Monitoring engine stops working and graphs not populating

This support forum board is for support questions relating to Nagios XI, our flagship commercial network monitoring solution.
nms
Posts: 222
Joined: Wed Sep 28, 2016 9:35 am

Monitoring engine stops working and graphs not populating

Post by nms »

Hi guys,

We are trying to migrate from centos 6 to centos 7 using same version of nagios 5.7.3

With reference to https://support.nagios.com/forum/viewto ... 16&t=62421, we installed a new VM with centos 7 and nagios 5.7.3
Additionally, we did a backup and restore from the centos 6 with the same nagios version, but after the restore it seems that monitoring engine stops working from time to time which leads to graphs not populating.
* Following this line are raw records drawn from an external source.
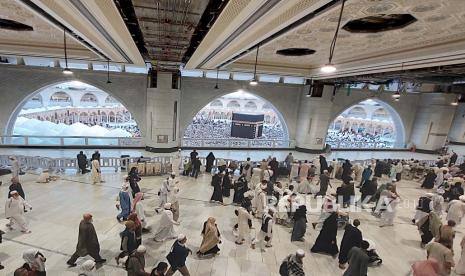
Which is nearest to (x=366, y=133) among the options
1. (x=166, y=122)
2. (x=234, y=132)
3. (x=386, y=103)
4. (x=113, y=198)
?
(x=386, y=103)

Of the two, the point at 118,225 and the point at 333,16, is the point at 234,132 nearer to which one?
the point at 118,225

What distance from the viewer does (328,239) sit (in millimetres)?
5312

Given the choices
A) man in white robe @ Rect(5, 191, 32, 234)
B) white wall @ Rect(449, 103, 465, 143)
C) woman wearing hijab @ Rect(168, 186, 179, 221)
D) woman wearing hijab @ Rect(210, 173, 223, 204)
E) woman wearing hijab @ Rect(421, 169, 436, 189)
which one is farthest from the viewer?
white wall @ Rect(449, 103, 465, 143)

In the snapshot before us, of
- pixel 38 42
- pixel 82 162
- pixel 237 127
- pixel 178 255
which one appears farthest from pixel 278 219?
pixel 237 127

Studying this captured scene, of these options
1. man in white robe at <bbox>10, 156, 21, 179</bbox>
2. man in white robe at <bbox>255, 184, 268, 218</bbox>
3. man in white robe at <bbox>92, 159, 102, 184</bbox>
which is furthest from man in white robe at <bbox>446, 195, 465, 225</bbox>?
man in white robe at <bbox>10, 156, 21, 179</bbox>

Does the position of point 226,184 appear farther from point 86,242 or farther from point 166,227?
point 86,242

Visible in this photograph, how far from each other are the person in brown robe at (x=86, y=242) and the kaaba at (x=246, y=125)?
15232 millimetres

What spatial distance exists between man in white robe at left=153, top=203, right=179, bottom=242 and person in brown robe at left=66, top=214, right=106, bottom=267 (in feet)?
3.97

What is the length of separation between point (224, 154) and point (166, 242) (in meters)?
8.04

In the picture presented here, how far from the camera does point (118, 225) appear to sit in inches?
234

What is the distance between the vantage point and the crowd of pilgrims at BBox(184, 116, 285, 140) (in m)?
20.1

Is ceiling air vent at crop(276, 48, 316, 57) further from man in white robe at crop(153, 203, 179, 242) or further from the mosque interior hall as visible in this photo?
man in white robe at crop(153, 203, 179, 242)

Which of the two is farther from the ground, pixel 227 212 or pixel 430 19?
pixel 430 19

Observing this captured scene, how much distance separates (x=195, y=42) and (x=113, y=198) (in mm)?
5081
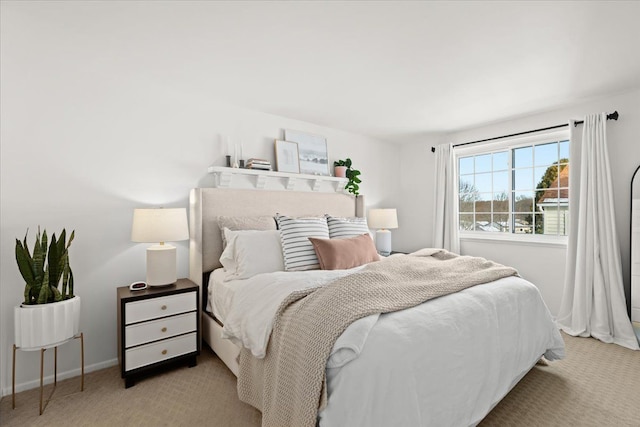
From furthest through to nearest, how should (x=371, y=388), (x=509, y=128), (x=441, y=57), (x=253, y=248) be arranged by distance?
1. (x=509, y=128)
2. (x=253, y=248)
3. (x=441, y=57)
4. (x=371, y=388)

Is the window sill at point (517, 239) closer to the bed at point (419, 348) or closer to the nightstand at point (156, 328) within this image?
the bed at point (419, 348)

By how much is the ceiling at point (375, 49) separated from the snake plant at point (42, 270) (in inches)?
55.7

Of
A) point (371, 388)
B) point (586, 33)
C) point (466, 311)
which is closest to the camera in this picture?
point (371, 388)

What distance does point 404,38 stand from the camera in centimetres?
208

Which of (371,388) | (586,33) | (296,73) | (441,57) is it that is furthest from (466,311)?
(296,73)

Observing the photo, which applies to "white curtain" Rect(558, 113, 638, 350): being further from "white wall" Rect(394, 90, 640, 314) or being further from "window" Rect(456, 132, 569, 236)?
"window" Rect(456, 132, 569, 236)

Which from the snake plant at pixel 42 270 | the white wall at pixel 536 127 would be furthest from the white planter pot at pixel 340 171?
the snake plant at pixel 42 270

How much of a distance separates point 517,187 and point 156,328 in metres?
4.19

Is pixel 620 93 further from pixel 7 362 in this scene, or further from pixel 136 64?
pixel 7 362

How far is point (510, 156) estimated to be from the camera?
156 inches

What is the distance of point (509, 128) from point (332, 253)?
2.86 metres

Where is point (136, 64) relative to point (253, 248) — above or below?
above

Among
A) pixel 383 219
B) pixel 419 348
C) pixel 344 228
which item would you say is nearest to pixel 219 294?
pixel 344 228

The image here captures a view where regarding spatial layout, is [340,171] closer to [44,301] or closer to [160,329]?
[160,329]
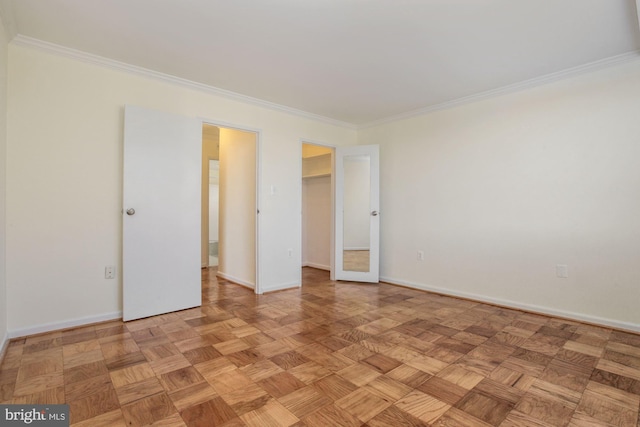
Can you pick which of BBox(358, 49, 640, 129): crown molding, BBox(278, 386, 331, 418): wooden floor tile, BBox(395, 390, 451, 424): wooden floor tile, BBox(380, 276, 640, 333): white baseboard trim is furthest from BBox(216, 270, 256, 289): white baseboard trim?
BBox(358, 49, 640, 129): crown molding

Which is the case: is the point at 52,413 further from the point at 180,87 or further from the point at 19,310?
the point at 180,87

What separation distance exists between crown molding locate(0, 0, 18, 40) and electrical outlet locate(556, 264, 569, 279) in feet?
15.4

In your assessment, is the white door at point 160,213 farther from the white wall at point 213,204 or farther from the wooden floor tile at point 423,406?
the white wall at point 213,204

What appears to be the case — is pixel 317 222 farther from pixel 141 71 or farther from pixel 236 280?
pixel 141 71

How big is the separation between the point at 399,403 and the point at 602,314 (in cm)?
235

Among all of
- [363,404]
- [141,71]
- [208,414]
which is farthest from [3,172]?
[363,404]

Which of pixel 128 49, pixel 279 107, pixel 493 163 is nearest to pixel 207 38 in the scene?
pixel 128 49

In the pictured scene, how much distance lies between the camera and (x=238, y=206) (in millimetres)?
4180

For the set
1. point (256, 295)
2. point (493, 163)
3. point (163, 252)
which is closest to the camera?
point (163, 252)

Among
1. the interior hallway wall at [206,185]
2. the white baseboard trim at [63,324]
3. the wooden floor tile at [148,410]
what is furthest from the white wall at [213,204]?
the wooden floor tile at [148,410]

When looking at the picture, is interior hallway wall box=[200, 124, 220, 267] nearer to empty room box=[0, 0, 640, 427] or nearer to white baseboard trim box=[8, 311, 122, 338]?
empty room box=[0, 0, 640, 427]

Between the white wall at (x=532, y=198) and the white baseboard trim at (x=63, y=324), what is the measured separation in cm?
329

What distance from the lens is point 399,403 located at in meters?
1.55

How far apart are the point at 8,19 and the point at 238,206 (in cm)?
263
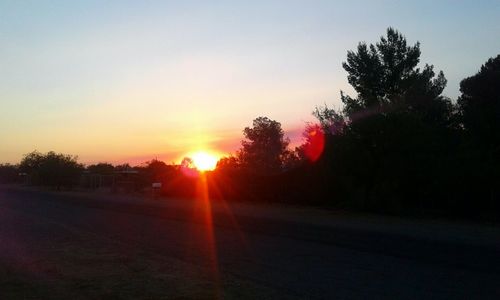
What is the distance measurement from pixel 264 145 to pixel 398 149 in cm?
4974

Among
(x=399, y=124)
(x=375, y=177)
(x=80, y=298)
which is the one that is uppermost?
(x=399, y=124)

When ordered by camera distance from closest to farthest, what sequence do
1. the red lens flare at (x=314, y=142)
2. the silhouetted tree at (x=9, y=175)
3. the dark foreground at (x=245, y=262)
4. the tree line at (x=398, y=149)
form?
1. the dark foreground at (x=245, y=262)
2. the tree line at (x=398, y=149)
3. the red lens flare at (x=314, y=142)
4. the silhouetted tree at (x=9, y=175)

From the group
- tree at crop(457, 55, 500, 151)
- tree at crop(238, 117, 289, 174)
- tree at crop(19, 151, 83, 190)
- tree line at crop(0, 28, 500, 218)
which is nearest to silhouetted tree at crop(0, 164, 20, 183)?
tree at crop(19, 151, 83, 190)

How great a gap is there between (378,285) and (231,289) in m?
2.70

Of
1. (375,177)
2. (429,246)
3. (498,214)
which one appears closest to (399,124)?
(375,177)

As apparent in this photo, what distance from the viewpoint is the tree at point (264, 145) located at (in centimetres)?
8306

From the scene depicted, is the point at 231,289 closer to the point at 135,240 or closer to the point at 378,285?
the point at 378,285

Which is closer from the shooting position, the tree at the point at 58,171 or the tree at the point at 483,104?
the tree at the point at 483,104

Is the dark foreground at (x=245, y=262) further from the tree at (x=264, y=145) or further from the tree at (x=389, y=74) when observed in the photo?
the tree at (x=264, y=145)

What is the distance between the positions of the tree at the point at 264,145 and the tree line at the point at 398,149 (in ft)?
77.5

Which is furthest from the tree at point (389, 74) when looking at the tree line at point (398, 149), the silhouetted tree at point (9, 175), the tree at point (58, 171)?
the silhouetted tree at point (9, 175)

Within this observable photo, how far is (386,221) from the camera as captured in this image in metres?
31.6

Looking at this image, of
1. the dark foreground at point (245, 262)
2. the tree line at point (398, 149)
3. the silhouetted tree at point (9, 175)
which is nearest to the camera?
the dark foreground at point (245, 262)

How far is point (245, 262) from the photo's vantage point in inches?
628
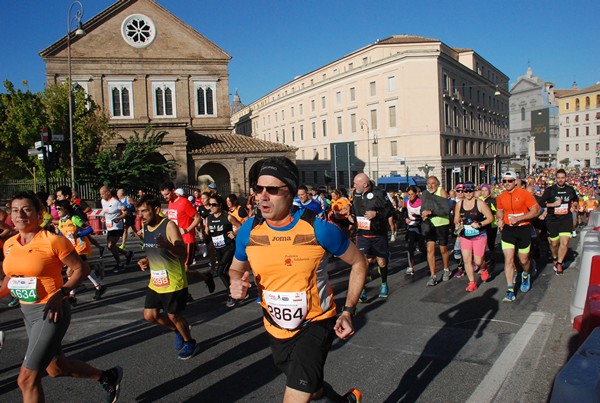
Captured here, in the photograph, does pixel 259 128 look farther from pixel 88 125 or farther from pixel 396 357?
pixel 396 357

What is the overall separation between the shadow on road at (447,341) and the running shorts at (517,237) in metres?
0.89

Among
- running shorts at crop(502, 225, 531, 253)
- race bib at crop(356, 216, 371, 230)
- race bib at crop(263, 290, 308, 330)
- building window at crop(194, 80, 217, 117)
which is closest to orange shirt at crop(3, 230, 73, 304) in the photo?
race bib at crop(263, 290, 308, 330)

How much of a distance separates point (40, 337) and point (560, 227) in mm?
9597

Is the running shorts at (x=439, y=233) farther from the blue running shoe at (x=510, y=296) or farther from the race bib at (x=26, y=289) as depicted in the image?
the race bib at (x=26, y=289)

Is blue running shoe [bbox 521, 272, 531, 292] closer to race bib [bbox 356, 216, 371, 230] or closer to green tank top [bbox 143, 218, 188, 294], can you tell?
race bib [bbox 356, 216, 371, 230]

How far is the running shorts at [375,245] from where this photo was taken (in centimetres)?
809

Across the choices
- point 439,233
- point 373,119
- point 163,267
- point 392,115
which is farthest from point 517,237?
point 373,119

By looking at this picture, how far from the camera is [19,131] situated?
3039 cm

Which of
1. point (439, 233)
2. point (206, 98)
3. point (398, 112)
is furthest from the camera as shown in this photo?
point (398, 112)

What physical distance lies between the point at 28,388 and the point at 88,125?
27937 millimetres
As per topic pasted above, we did NOT execute the restore_repair.sh script.

Can you kindly guide us on what we need to check in order to solve the issue?

Please also find attached the profile.



Best regards,
nms
You do not have the required permissions to view the files attached to this post.
User avatar
vtrac
Posts: 903
Joined: Tue Oct 27, 2020 1:35 pm

Re: Monitoring engine stops working and graphs not populatin

Post by vtrac »

Hi nms,
Hope you are having a great day!! ... :-)

I looked at the "profile.zip" and noticed a few things.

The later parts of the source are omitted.